Exercise input:
========================

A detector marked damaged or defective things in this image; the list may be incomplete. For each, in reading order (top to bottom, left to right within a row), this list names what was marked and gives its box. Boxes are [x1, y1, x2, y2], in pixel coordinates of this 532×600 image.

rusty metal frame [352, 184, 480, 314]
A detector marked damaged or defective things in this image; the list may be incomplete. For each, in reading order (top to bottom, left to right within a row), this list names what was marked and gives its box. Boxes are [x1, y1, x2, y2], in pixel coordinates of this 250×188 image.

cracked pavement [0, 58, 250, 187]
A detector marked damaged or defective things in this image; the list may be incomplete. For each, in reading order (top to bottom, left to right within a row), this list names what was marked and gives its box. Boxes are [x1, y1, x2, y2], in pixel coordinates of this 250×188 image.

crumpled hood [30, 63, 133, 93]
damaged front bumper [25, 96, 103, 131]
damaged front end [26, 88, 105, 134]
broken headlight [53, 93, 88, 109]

========================

Work required: Rewrite all of the lines above as a numbered list, leaving out the blank ones.

Reply to the task:
1. A detector marked damaged or defective things in this image; the list may be incomplete. For each, in reading order (top to bottom, left to right within a row), this list names what was marked and gives its box. Boxes are [x1, y1, x2, y2], in pixel coordinates of this 532×600 image.
2. rusty metal frame [352, 184, 480, 314]
3. A detector marked damaged or defective things in this image; the list may be incomplete. For each, in reading order (top to bottom, left to right within a row), this list names what was marked and gives its box. Boxes are [x1, y1, x2, y2], in pixel coordinates of this 250×188 image.
4. cracked pavement [0, 58, 250, 187]
5. A detector marked damaged or defective things in this image; the list may be incomplete. For each, in reading order (top to bottom, left to right within a row), this list names what was marked and gives its box. Boxes are [x1, y1, x2, y2], in pixel coordinates of this 250×188 image.
6. crumpled hood [30, 63, 133, 93]
7. damaged front bumper [25, 96, 103, 131]
8. damaged front end [26, 88, 105, 134]
9. broken headlight [53, 93, 88, 109]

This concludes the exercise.